FYI, in GitHub Actions, especially if you were setting up a composite action, you could do it this way:
- uses: actions/setup-python@v5
id: python
with:
python-version: "3.12"
update-environment: false
- run: |
uv pip install --python "${{ steps.python.outputs.python-path }}" <...>
This is explicit and will not affect the environment of future steps.
This is out now in v0.1.12. Broadly, there are two new flags:
--python
: Provide a path to an arbitrary Python interpreter, and uv
will install into that interpreter's environment. (This could be a virtualenv, or a system path.)--system
: Install into the "global" Python. Could be thought of as a platform-agnostic shorthand for --python $(which python3)
.Folks that have historically set VIRTUAL_ENV
in CI or a container to install into a system Python should be able to remove that setting, and instead pass --system
to their uv
commands.
I would appreciate feedback.
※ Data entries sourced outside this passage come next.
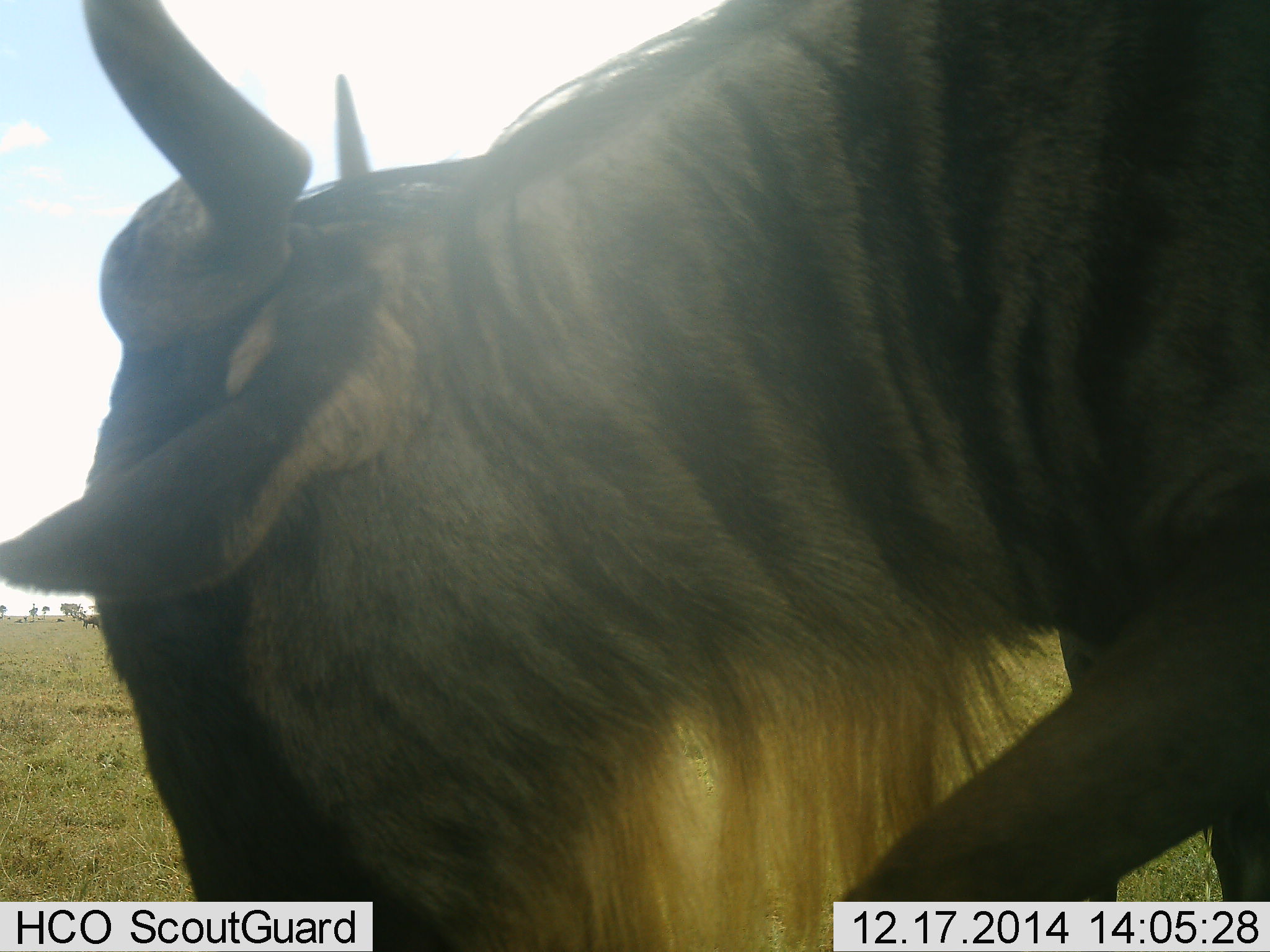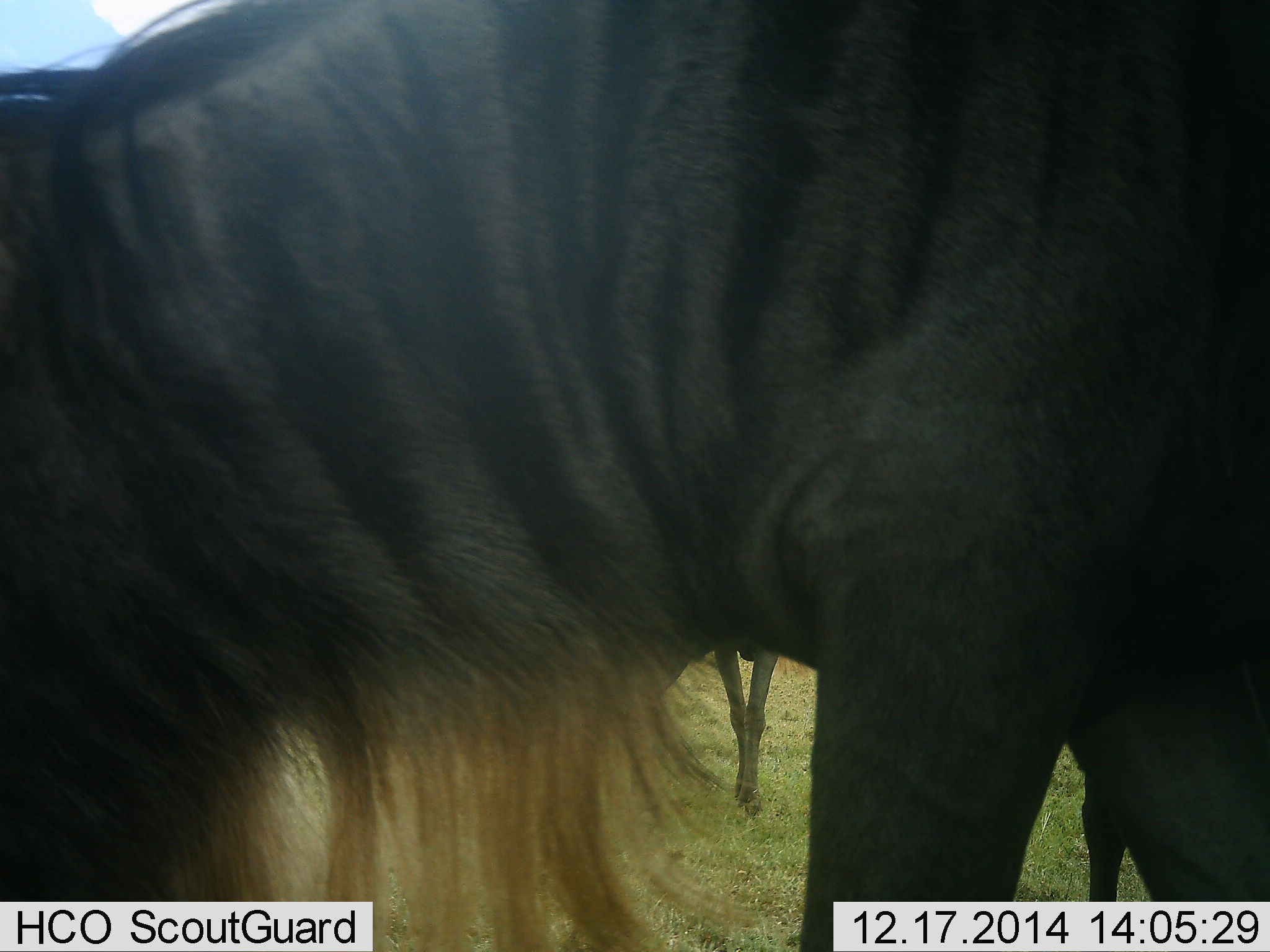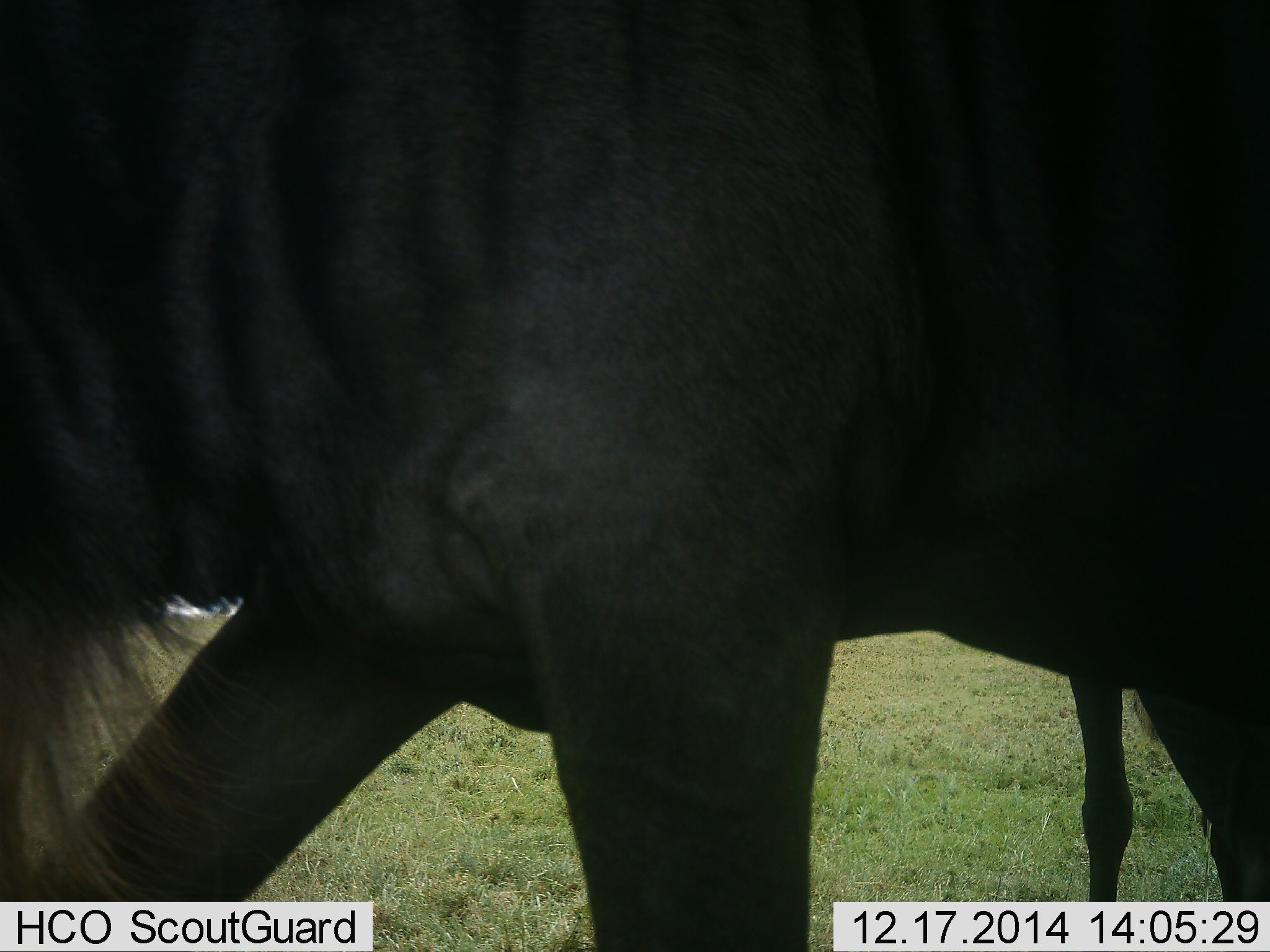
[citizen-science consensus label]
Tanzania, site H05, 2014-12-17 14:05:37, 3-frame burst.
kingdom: Animalia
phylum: Chordata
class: Mammalia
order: Artiodactyla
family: Bovidae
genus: Connochaetes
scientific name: Connochaetes taurinus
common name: blue wildebeest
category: wildebeest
Wildebeest (blue wildebeest) (Connochaetes taurinus), count 2. Behavior (volunteer vote fractions): standing 40%, resting 10%, moving 90%, interacting 0%. Young present (vote fraction): 0%. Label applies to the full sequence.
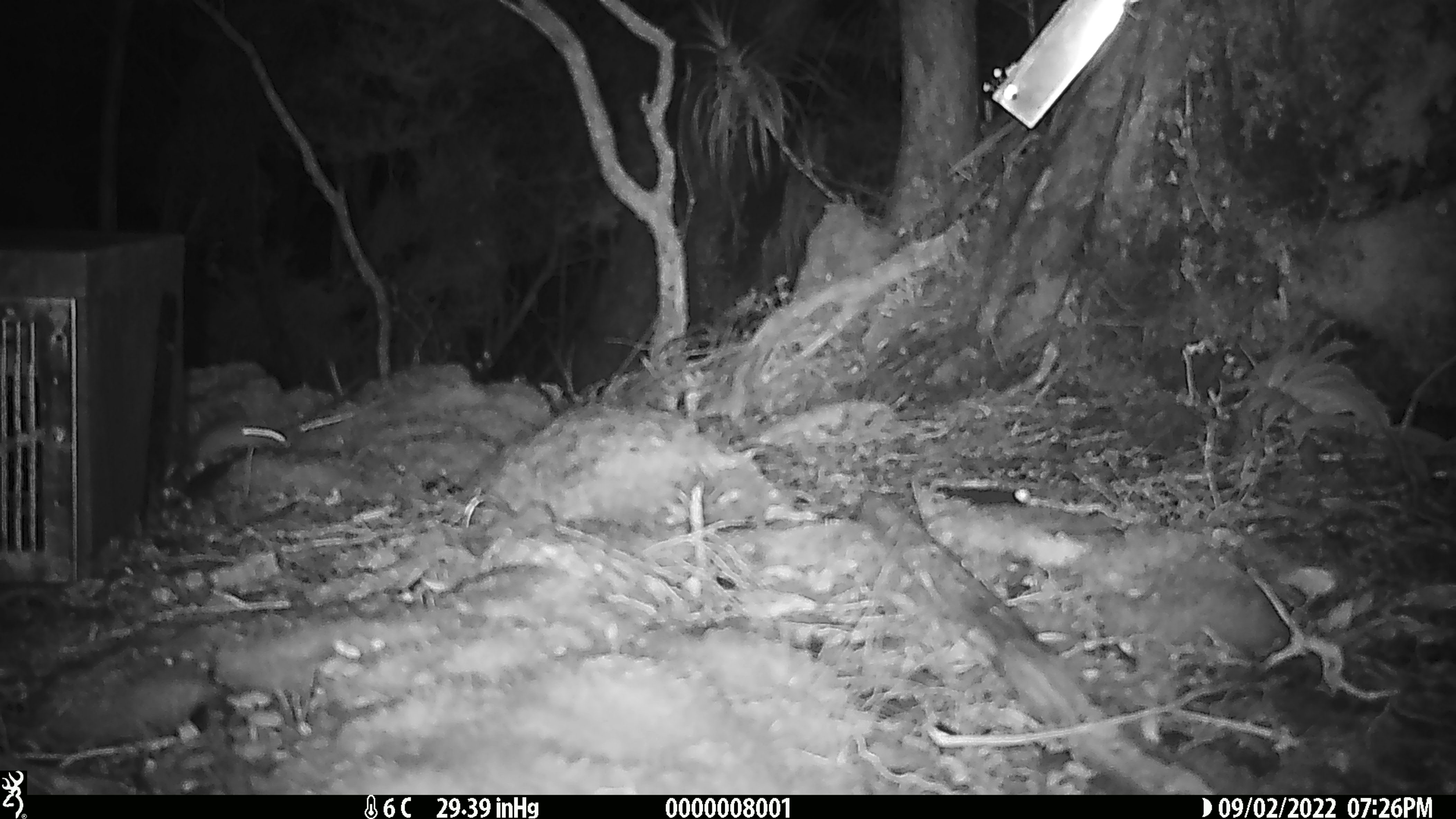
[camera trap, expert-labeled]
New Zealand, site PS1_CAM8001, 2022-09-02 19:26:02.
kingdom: Animalia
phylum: Chordata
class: Mammalia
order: Rodentia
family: Muridae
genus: Mus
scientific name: Mus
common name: mouse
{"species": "mouse (Mus)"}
It's a big change and Python installations and setups are very diverse, so I'm sure I got a few things wrong.
Thanks for the quick release!
I just tested uv 0.1.12 and looks like uv pip install --system ...
did its thing, but then neither pytest
nor python -m pytest
worked on Windows ("command not found" and "No module named pytest" respectively).
https://github.com/kedro-org/kedro-plugins/actions/runs/8088151338/job/22101608421
On Linux everything went fine!
Thanks @astrojuanlu -- I'm tracking that here: https://github.com/astral-sh/uv/issues/2056. It's something specific to Windows with Python versions prior to Python 3.12 (i.e., Python 3.12 seems to work).
Calling this complete! --system
exists.
Not sure if this merits a new issue (it probably does) but can this be implemented for uv pip compile
as well?
I think uv pip compile
will already discover a system Python if needed, since it doesn't modify the virtual environment. Are you seeing otherwise?
Well, yes and no.
I actually had a broken .venv
dir which it auto discovered:
$ uv pip compile be3_lib.txt
error: Broken virtualenv `/repos/analytics_content/.venv`, it contains a pyvenv.cfg but no Python binary at `/repos/analytics_content/.venv/bin/python`
This is because I use this directory in a docker container which is mounted so it broke the venv symlink. After I removed the .venv
dir it worked as expected.
Maybe adding the same --system
/ --python
flags here as well in order to explicitly set it?
Thanks for the swift response, it's very much on brand with uv & ruff 😆
Yeah, it could make sense to include it for consistency.
Cool, do you want me to open a separate issue for this?
Yes please, you can just link to your comment above, no need to write an extensive description.
Great thread. I came here because I want to install dependencies in CI using uv sync
.
Do we want to support --system
for uv sync
? I am proposing this here: https://github.com/astral-sh/uv/issues/8085
We require install into a virtual environment, but in ephemeral builds like CI or containers this may not be desired.